Freedom Park
The vision of Freedom Park is linked to the phenomenon of the flowing time. It is an attempt to embody in architecture the historical continuum of the nation.
The ascending verticality of the project on the summit of Salvokop Hill outside Pretoria, takes its place amongst other landmarks to the south of the city and balances the horizontal presence of Sir Herbert Read’s Union Buildings to the north. The prominent site, gives Freedom Park the opportunity to transform the skyline of the city as a new landmark, and propose itself as a beacon of the struggle for the ideal of the equality of all peoples throughout the world.
Surrounded by indigenous sugarbush trees at the end of the spiral path, the Witness Memorial crowns the hill. Designed as a hollowed-out tree trunk, it is inspired by the African tradition of carving a grave from within the trunk of a Baobab tree as an honorific grave. Since baobabs leave for hundred of years, these grave-trees, pregnant with corpses of loved people, become living monuments to their memory. The Memorial is 30 meters high, 20 meters in diameter and open to the elements through a 5-meter wide oculus.
The wall of the Memorial is punctured with openings containing portrait-like etched-glass likenesses of the martyrs of the struggle against Apartheid. During the day, sunlight projects a moving array of martyr’s faces onto the wall surfaces of the interior. At night, the memorial, illuminated from within, becomes a glowing beacon on the skyline. Constructed with local brick masonry and whitewashed on the interior, the Memorial aims to give presence to the sacrifice made by the martyrs by way of simple architectural form and the nobility of elementary materials.

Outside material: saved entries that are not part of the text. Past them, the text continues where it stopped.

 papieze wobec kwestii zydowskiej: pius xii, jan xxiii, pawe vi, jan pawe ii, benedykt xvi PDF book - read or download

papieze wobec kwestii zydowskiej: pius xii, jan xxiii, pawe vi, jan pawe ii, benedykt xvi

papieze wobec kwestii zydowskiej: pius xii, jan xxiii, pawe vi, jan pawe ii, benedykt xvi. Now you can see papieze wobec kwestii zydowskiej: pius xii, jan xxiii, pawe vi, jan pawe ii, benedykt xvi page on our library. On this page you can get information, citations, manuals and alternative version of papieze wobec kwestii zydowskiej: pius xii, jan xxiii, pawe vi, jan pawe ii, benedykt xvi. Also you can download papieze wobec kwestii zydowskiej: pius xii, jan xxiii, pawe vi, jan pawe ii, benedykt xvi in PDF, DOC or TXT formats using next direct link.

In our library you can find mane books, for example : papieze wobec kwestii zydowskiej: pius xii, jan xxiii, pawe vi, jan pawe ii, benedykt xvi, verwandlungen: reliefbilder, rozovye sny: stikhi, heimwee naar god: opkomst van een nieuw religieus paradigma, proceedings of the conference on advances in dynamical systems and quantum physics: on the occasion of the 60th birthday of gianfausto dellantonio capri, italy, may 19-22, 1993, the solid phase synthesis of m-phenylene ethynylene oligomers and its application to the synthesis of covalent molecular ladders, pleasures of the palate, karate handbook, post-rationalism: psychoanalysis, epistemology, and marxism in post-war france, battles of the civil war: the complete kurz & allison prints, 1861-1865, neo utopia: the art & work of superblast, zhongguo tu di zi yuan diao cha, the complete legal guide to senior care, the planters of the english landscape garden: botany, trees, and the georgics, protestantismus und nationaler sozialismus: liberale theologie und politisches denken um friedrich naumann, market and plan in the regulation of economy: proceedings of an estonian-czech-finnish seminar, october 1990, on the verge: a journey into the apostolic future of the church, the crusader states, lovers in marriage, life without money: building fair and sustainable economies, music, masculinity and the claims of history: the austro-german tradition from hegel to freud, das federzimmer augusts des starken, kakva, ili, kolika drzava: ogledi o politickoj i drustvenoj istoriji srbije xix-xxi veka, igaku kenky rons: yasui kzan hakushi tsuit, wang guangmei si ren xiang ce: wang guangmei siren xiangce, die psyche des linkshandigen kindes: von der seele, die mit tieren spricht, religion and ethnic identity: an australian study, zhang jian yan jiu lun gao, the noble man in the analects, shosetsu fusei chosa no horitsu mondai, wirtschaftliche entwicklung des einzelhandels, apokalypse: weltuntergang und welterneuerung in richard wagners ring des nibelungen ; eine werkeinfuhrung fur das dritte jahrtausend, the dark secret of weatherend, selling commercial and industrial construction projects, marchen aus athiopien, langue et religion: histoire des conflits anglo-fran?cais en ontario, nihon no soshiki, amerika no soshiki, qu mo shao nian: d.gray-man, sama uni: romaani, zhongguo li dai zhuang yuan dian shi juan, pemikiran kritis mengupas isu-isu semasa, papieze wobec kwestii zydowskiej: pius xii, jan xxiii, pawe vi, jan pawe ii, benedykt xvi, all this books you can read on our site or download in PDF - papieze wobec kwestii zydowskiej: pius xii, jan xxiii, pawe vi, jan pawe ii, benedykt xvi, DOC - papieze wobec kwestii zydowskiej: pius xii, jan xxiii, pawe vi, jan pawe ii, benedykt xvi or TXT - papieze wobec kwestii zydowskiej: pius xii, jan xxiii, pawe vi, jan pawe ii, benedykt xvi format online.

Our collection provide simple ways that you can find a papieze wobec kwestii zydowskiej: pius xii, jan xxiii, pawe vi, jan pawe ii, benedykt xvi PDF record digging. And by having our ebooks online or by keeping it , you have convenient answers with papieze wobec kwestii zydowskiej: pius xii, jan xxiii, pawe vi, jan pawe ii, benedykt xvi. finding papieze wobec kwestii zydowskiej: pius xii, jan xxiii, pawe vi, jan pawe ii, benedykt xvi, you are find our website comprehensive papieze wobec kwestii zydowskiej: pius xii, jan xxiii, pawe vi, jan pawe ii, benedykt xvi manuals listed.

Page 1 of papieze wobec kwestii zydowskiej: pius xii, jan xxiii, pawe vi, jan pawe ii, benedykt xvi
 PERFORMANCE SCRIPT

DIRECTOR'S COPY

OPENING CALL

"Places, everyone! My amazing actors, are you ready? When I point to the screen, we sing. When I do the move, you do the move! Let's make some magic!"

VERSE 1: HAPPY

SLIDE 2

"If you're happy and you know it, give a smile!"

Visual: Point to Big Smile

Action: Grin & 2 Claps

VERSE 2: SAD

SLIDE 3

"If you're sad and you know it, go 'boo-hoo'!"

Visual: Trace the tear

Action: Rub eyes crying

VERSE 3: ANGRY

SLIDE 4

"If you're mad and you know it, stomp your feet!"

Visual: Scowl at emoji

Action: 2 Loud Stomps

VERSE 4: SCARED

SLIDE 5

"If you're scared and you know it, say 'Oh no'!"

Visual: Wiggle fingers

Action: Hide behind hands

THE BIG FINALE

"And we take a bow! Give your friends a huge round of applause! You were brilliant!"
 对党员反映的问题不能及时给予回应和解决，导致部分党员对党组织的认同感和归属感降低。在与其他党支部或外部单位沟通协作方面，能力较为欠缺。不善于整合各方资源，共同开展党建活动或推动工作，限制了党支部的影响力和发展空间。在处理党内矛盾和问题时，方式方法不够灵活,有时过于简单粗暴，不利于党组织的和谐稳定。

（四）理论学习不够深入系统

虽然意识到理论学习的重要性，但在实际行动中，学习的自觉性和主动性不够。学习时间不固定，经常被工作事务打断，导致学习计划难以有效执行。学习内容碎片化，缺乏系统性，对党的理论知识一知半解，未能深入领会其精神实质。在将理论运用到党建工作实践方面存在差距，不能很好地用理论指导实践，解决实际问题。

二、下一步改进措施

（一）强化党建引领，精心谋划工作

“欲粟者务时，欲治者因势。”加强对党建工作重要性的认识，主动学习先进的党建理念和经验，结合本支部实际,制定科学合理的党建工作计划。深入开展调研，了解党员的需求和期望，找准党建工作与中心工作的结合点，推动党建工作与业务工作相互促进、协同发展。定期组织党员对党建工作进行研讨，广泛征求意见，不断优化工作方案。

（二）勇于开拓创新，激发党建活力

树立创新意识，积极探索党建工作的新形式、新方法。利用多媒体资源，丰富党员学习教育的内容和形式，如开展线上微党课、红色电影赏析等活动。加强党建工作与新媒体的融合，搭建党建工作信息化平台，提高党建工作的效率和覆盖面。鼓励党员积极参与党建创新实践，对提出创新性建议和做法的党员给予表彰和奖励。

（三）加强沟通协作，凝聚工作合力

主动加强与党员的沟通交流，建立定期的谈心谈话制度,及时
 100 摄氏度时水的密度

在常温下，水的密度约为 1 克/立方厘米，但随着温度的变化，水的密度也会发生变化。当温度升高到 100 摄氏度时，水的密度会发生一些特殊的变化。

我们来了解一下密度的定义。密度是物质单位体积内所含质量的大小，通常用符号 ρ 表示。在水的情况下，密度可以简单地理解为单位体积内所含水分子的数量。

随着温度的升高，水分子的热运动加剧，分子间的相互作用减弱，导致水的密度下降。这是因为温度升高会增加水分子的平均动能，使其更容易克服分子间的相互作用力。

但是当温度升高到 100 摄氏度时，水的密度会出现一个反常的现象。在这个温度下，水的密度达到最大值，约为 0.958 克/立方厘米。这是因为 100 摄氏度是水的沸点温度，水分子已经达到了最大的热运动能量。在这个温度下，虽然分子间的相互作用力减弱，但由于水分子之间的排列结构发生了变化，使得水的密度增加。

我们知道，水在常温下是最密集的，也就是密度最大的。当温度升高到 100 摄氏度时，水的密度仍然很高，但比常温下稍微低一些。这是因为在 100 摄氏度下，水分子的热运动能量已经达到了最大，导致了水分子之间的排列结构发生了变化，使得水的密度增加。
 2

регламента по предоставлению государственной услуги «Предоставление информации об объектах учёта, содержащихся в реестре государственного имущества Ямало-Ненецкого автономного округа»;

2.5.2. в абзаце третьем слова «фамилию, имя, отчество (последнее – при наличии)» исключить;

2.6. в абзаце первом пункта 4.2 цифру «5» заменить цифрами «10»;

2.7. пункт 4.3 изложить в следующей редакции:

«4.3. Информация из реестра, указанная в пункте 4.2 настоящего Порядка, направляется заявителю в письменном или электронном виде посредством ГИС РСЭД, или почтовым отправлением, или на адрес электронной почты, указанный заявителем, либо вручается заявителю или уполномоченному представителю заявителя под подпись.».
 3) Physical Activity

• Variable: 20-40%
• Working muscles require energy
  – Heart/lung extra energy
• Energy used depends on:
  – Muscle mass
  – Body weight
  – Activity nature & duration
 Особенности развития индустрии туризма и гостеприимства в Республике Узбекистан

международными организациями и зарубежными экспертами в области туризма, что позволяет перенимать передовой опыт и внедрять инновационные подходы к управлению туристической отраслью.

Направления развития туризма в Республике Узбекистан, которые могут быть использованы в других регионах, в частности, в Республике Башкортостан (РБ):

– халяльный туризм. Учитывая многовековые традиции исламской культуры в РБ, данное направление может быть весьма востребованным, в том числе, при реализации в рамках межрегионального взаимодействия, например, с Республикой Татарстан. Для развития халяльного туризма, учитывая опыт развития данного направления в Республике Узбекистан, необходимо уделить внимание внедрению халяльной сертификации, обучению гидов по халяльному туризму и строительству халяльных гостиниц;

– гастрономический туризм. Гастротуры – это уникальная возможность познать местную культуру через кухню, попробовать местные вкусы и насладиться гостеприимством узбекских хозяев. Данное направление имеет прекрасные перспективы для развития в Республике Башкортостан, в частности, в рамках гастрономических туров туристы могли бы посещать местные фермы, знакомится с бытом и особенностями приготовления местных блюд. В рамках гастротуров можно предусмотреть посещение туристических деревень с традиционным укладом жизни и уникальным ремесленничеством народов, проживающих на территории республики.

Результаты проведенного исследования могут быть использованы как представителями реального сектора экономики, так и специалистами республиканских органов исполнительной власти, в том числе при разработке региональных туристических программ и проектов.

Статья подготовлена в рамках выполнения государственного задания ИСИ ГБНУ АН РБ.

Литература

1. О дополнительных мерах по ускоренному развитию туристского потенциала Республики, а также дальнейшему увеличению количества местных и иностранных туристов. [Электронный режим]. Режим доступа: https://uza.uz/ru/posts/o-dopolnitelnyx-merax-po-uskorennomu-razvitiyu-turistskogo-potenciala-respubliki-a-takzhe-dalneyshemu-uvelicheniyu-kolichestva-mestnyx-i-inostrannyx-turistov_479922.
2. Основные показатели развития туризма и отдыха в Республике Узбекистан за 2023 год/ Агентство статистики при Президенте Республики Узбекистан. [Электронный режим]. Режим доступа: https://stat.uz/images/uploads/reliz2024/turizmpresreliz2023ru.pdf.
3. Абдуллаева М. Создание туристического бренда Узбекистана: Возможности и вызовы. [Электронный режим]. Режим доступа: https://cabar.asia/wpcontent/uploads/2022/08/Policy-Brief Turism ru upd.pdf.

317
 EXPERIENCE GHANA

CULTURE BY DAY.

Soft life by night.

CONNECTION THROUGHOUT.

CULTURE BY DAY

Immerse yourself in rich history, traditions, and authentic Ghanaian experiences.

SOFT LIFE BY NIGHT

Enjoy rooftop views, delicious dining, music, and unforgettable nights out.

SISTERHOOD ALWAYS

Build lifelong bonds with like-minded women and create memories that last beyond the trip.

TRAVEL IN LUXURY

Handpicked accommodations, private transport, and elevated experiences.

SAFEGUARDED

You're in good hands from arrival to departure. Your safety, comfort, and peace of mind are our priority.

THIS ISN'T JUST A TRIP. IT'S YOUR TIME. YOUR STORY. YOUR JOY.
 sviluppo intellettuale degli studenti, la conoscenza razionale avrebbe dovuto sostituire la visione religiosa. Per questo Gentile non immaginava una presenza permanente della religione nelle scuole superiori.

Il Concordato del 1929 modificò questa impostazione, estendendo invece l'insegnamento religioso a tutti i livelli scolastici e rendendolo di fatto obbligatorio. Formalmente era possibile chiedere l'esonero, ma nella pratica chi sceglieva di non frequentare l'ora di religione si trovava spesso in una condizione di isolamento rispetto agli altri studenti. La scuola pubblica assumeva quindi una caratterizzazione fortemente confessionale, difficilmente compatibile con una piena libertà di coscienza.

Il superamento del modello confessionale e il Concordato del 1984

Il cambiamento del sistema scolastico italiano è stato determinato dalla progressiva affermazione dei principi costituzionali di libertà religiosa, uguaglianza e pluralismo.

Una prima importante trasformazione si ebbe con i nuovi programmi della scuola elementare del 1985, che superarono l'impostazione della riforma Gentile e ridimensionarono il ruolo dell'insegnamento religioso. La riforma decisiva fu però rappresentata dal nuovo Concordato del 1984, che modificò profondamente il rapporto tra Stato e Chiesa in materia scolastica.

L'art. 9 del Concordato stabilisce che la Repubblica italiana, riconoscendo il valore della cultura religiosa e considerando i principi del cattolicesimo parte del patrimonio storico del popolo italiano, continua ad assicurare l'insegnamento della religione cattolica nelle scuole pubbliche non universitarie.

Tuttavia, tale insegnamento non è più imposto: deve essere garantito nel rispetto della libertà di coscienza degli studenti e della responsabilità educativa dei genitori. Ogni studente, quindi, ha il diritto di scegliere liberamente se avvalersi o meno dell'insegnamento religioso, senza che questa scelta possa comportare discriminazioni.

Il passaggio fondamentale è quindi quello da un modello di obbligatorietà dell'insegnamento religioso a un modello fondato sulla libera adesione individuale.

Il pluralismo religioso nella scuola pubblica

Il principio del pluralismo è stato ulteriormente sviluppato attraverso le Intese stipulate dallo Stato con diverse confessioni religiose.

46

The first three levels of the Museum operate relatively independently of the rest of the building, allowing for open and flexible use of these facilities during Museum off hours. A ramp connects the Auditorium and Museum Lobbies and continues on the third level to the Temporary Exhibition Gallery providing flexibility of programmatic use to accommodate exhibitions, cultural, and fundraising events.
A terrace at the lower entry level provides a platform for outdoor dining or can be used as exterior Performance Space. At the Museum Lobby level, space has been allocated for a Museum Shop and Bookstore, the Museum Library and Archive, and a South African Arts and Crafts Store.
The Freedom Park Museum aspires to create an educational experience brought about by a “summoning of all the senses.” The chiaroscuro of light played out on the plastered walls of the galleries, the ramps reminding bodies of their weight as they move through space, and the curved surface of the cavernous interior, subtly invoke a spiritual transcendence only understood with the whole body.
The building is configured as four soaring “trunks” containing ten galleries organized in chronologically, from South Africa’s prehistory on the fourth level of the museum to the moment of liberation from Apartheid in the Freedom Gallery on the top floor.
The height of each level is determined by the development of the ramps that connect them, unfolding at the perimeter of the galleries. One of the “trunks” is dedicated to stairs and elevators, while the other three contain the galleries. As one moves from a gallery in “truck A,” let’s say, to a gallery in “trunk B,” the ramp used unfolds in the space of a gallery in “trunk C,” seen as “inaccessible” below. This organization in three defines a spatial rhythm that gives structure to the movement though galleries in an experience of expectation, memory and desire.
The thermal mass of the masonry building and the high diurnal temperature swing in Pretoria make a good combination for the use of passive cooling in the Freedom Park Museum. Daily temperature swings of up to 23ºF are typical of the summer months, and this swing allows the "coolth" from the night to be stored in the building’s mass and distributed throughout the building the next day moving in the cavity of the double wall that encloses the entire building.
The structure of the Freedom Park Museum is a double wall of masonry and concrete. The inner conical wall is a made of reinforced concrete and load-bearing brick masonry. The outer wall is self-supporting and is made of two wythes of brick sandwiching a 10 cm wide lightly-reinforced concrete-filled cavity.